Bray charges out of the corner, right into a dropkick. Fame-asser strikes, getting two, and Ziggler wants a superkick. Wyatt ducks out of the ring, and Dolph follows, running right into a hard clothesline. Bray throws Dolph into the barricade, then back into the ring, almost getting rolled up by Ziggler out of nowhere before we go to a break.

When we come back, Wyatt and Ziggler are perched on the second rope, and Bray wants himself a superplex, and he gets it. Bray spiderwalks before going for the pin, because he doesn’t care that much about being the number one contender. He locks in a sleeper hold to Dolph, keeping him on the mat. Ziggler tries to work his way back up, and finally does so, hitting a jawbreaker to create separation.

Wyatt runs into a back elbow, then takes some flying clotheslines off the ropes, then a stinger splash, the elbow and the cover for two. Both he and Wyatt take a while getting back upright, before Wyatt catches a superkick and pops Ziggler in the mouth. Suplex and a senton splash from Wyatt gets a near fall.

Bray starts unlacing the turnbuckle, but the ref backs him off, right into a Zig-Zag! Dolph goes right for the cover, but Wyatt kicks out right before the three! And now it’s Ziggler taking off the turnbuckle, and the referee’s almost in tears! Wyatt almost catches Dolph with Sister Abigail; Dolph rolls him up for two, and then takes the ura-nage for two!

Ziggler tries to fight back, but Wyatt pounds on him, keeping him down.
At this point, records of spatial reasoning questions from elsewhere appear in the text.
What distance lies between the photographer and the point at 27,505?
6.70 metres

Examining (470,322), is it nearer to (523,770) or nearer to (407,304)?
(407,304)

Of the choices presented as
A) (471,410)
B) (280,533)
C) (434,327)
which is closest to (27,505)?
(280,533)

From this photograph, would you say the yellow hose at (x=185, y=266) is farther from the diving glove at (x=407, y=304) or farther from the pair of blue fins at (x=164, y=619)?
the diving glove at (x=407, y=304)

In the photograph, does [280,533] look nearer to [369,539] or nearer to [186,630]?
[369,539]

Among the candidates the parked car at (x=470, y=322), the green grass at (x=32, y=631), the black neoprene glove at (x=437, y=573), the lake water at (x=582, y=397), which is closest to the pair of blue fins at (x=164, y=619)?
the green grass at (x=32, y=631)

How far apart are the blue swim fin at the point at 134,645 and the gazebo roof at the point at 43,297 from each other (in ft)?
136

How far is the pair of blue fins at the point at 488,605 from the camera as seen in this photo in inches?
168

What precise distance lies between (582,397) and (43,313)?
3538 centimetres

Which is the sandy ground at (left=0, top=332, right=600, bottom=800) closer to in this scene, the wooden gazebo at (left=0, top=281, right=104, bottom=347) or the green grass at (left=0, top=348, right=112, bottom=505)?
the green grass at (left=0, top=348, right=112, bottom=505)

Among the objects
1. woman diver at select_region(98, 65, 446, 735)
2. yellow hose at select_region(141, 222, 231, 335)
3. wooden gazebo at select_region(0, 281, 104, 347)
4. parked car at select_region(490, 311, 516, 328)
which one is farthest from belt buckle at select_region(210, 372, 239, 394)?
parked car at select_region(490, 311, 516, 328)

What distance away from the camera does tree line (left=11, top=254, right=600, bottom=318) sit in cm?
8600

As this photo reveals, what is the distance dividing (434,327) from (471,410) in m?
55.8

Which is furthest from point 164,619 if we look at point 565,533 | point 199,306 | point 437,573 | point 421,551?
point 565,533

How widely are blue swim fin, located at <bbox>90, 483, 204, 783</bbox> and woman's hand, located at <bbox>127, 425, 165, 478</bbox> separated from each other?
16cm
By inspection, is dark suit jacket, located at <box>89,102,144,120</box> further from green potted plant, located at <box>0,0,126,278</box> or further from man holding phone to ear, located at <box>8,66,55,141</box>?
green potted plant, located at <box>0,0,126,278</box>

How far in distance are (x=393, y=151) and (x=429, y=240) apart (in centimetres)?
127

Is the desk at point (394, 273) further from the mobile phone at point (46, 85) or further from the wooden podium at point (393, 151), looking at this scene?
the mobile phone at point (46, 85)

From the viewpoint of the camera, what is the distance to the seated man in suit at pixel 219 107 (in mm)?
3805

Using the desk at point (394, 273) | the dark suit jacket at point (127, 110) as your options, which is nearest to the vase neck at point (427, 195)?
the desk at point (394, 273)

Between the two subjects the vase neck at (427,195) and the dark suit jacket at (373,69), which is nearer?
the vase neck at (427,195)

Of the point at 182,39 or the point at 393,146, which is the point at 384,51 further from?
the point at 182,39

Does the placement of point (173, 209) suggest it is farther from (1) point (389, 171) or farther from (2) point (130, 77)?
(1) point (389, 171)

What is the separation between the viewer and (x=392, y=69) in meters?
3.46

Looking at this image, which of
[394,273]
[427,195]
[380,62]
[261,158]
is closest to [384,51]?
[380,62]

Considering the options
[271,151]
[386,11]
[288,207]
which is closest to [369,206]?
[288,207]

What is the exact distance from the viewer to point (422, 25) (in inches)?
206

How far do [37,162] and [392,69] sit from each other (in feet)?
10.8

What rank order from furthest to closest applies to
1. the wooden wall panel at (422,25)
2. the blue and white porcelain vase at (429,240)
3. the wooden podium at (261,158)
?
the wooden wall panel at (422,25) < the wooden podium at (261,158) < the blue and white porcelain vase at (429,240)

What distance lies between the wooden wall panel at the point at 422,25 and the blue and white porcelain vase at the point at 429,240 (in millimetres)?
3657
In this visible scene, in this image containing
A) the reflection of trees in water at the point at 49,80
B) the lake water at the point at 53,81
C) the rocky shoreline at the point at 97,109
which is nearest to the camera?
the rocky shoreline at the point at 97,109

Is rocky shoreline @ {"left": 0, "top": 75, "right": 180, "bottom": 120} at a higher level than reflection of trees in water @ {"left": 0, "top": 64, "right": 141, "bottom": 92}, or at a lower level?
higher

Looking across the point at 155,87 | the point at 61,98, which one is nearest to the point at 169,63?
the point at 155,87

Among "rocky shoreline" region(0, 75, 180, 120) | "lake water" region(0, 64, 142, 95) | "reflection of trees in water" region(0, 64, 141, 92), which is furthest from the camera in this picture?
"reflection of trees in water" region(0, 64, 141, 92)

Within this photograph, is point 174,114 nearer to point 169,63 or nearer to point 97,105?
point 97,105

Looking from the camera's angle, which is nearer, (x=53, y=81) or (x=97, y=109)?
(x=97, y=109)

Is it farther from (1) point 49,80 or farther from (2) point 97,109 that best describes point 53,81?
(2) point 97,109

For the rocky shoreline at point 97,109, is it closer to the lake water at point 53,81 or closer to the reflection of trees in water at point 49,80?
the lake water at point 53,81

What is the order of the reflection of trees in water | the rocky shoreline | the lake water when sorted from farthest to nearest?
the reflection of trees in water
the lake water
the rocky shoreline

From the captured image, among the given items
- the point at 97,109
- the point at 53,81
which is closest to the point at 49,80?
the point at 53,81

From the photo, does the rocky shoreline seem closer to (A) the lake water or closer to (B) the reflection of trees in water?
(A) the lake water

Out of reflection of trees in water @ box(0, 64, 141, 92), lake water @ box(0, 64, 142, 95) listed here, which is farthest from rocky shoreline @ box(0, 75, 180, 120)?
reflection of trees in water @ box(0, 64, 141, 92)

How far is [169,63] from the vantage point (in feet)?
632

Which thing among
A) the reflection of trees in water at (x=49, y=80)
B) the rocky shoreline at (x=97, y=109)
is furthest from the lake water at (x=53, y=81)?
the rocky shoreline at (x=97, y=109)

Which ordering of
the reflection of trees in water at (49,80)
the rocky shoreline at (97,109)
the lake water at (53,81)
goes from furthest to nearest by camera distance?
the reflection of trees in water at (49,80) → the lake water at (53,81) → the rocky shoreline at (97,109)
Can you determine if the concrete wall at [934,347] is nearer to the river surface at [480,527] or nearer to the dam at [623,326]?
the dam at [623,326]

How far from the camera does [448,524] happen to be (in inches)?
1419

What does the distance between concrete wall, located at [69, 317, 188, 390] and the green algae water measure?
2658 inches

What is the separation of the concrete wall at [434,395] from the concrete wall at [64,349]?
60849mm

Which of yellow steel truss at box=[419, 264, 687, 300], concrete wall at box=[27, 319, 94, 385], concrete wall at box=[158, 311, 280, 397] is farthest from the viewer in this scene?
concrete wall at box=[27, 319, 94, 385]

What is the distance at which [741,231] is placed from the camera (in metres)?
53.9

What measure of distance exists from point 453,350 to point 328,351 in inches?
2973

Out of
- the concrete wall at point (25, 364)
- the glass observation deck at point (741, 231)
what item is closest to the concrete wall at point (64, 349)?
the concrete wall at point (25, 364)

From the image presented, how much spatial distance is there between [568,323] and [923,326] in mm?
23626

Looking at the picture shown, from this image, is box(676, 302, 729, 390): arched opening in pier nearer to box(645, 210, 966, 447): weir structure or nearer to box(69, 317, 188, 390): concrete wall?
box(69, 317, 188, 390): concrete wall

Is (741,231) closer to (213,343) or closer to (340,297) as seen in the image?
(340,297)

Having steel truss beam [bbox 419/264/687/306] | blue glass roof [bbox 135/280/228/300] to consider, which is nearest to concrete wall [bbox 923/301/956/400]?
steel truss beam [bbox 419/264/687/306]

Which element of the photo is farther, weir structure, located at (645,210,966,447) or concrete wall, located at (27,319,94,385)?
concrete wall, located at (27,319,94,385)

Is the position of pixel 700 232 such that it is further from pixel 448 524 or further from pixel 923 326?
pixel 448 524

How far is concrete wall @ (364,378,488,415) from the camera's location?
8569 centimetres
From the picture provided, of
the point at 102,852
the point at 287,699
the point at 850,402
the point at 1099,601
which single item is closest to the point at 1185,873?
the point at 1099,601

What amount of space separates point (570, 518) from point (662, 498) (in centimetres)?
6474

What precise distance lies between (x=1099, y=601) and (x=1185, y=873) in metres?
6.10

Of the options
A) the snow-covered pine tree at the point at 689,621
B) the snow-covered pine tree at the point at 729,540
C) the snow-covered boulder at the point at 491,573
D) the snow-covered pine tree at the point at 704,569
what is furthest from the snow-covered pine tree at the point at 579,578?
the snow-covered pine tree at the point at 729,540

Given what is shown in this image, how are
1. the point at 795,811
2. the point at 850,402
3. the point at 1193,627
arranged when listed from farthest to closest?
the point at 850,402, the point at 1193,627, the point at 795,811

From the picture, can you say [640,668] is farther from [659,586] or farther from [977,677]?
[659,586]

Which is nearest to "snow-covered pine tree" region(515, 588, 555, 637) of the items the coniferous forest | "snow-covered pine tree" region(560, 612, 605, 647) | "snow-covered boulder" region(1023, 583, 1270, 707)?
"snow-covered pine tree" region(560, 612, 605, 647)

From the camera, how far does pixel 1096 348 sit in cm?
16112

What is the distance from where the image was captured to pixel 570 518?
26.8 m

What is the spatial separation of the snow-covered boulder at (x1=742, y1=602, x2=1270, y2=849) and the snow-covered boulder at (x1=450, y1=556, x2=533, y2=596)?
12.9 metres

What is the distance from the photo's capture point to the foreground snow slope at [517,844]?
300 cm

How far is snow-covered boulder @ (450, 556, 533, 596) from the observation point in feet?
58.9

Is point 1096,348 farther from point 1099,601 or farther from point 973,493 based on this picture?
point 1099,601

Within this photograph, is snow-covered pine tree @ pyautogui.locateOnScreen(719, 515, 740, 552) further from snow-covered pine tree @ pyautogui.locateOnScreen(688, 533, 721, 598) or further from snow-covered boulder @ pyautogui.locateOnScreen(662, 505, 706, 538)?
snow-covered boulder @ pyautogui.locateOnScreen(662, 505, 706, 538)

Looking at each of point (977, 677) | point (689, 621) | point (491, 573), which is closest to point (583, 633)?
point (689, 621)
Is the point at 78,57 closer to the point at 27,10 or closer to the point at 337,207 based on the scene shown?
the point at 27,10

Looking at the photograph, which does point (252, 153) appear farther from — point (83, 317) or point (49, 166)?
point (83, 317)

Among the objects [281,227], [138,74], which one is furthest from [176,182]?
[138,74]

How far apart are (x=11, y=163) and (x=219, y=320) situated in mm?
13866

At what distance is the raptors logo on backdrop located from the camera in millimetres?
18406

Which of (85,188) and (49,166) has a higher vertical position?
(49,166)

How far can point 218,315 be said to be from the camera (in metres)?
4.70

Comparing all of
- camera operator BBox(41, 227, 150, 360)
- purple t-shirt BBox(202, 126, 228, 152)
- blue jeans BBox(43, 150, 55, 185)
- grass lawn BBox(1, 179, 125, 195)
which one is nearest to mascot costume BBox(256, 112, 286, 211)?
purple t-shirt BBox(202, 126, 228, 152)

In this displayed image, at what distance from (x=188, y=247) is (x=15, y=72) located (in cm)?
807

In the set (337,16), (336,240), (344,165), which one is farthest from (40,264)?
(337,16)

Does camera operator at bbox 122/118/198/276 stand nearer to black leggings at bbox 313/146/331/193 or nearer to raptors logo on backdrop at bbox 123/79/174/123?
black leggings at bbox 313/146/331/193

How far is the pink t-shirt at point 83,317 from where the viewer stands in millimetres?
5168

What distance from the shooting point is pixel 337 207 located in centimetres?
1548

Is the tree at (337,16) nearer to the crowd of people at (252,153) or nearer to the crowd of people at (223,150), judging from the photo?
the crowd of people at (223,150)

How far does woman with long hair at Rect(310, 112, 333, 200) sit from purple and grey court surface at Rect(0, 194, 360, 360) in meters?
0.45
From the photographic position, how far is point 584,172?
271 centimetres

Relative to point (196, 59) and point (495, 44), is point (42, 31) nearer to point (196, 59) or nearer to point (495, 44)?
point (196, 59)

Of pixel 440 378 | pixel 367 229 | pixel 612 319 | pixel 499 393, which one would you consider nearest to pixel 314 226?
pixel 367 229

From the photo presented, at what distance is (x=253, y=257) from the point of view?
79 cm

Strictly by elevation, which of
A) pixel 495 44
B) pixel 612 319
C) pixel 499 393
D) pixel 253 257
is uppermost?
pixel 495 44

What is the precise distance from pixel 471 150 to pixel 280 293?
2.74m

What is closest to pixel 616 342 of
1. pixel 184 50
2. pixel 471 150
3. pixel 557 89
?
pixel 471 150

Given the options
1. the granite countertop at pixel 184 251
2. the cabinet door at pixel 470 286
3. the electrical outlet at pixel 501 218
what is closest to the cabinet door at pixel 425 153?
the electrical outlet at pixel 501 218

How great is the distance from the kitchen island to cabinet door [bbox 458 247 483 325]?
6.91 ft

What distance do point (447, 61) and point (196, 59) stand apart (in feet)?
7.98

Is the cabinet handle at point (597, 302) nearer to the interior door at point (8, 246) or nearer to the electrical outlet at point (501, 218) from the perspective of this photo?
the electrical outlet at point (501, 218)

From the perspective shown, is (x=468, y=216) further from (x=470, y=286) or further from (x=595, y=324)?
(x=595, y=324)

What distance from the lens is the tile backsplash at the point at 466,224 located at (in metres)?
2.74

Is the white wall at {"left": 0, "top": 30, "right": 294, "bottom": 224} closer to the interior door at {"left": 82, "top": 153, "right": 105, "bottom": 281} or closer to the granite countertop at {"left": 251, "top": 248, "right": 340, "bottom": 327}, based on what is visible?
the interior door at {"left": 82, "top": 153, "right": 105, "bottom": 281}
He throws Ziggler into the corner with the exposed turnbuckle, and Dolph manages to avoid the metal, instead throwing Wyatt head-first into the exposed steel, laying him out with the superkick to win the match and retain his title shot!

Great match, with a nice focus on Ziggler staying alive and consistently almost getting the job done. Excited for him going forward. 3 Stars.

Rowan jumps Ziggler after the match, because fuck Bray Wyatt’s singles career with a cactus. Dean dives into the ring, taking on both Bray and Rowan until Rowan takes him down. He’s thrown out of the ring before Wyatt Sister Abigails Dolph for the second time tonight. Who’s betting on a tag team match next week?

Not as good as last week, which was pretty damn phenomenal. The women’s matches both seemed pointless apart from furthering feuds, only one of which I even care about. The main focus was on Dolph, Brock and Randy, all of whom delivered. 7/10.